■ Requirements: Retype each of the entries below word for word, keeping every line as it is.

■ Records supplied:
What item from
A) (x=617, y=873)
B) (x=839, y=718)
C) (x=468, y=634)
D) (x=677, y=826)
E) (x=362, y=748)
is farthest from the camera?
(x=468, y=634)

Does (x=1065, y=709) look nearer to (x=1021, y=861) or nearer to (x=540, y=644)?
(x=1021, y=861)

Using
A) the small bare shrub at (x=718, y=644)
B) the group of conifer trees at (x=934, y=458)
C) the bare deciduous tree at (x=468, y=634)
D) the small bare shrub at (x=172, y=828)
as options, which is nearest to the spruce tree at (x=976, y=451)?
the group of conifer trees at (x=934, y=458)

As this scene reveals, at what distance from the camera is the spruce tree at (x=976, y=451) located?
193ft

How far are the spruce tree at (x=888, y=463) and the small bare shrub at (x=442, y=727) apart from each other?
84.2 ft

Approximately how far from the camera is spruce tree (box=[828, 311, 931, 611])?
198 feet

■ Finished task:
What item from
A) (x=617, y=873)
B) (x=839, y=718)
C) (x=468, y=634)
D) (x=677, y=826)
E) (x=362, y=748)
is farthest from the camera?
(x=468, y=634)

Does (x=1065, y=709) look nearer to (x=1021, y=861) or nearer to (x=540, y=644)?
(x=1021, y=861)

Using
A) the small bare shrub at (x=718, y=644)
B) the group of conifer trees at (x=934, y=458)
C) the bare deciduous tree at (x=468, y=634)
D) the small bare shrub at (x=172, y=828)
as options, which is nearest to the spruce tree at (x=976, y=451)?
the group of conifer trees at (x=934, y=458)

As this scene reveals, at what distance from the camera is the spruce tree at (x=976, y=451) located?
193ft

How far are the spruce tree at (x=888, y=463) and the small bare shrub at (x=442, y=727) apart from each other?
84.2 ft

Approximately how far from the camera is spruce tree (box=[828, 311, 931, 611])?
198 feet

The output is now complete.